I don’t think my story got the ending it deserved, not even close. But through all the angst, stress and bitterness of our pandemic school year, I can still find some comfort in the fact that I was able to experience pre-pandemic college as much as I did to even have a meaningful college story to begin with.
I’d be lying if I said that I wouldn't change the past to experience college as every other class pre-2020 did if I could. It hurts that I’ll never be able to finish the story I had started as I began to come into my own during my time at Hopkins. But I’d rather have the last chapter of this story I built for myself at Hopkins ripped out than have the regret of never starting any story worth reading at all.

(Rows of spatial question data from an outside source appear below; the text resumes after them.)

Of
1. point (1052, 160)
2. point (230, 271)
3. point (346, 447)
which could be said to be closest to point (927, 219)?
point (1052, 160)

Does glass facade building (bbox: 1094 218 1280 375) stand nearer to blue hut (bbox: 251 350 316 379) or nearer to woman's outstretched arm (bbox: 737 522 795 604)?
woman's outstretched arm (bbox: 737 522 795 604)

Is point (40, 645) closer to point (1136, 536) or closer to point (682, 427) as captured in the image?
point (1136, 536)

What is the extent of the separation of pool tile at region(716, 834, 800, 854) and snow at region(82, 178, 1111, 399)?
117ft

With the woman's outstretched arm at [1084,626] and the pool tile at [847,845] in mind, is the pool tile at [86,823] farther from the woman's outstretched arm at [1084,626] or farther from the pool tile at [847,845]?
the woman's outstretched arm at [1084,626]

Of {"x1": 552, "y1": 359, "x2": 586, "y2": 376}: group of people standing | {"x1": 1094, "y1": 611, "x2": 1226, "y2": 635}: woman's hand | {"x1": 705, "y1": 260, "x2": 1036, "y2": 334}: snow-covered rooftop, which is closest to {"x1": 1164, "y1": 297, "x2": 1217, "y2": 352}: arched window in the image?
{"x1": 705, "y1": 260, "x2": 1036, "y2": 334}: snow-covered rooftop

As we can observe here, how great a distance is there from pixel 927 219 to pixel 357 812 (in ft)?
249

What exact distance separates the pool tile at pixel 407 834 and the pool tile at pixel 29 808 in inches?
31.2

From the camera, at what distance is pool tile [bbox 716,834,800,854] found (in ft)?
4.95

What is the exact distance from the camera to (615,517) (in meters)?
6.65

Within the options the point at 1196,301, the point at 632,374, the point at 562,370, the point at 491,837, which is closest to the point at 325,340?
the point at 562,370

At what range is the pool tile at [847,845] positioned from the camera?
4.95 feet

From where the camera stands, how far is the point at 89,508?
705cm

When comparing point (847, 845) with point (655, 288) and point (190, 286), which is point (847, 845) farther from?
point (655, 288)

And none of that is to say that my senior year was a complete wasteland. Sure, I am 1000% tired and Zoomed out, but I was able to find some joy through all the weirdness with reunion Zoom calls and a couple of good friends/roommates. The timeline of the vaccine let me branch out a little more in the last few weeks, and I’m beginning to feel some closure that I didn’t really think I’d get to experience through some final Baltimore outings and lunches with those I haven’t seen in over a year.
So yes, senior year was not even remotely close to being ideal. But I did my best with what I was given, and I can honestly say that I’ll have some pretty good memories of my senior year to reflect on, just maybe not the ones I had previously envisioned.
My college story will never not feel incomplete. But I’ll jot down the best ending I possibly can to replace the ripped out pages I’ll never read, close that book shut and place it on the shelf. It’s disappointing, but although it’s hard to see it now, I know there'll be plenty of other books for me to read and write in the future. My life as an author is just beginning, and my library is nowhere near full.
My sincerest congratulations to you, the Class of 2021. Thank you all for being a part of my Hopkins story.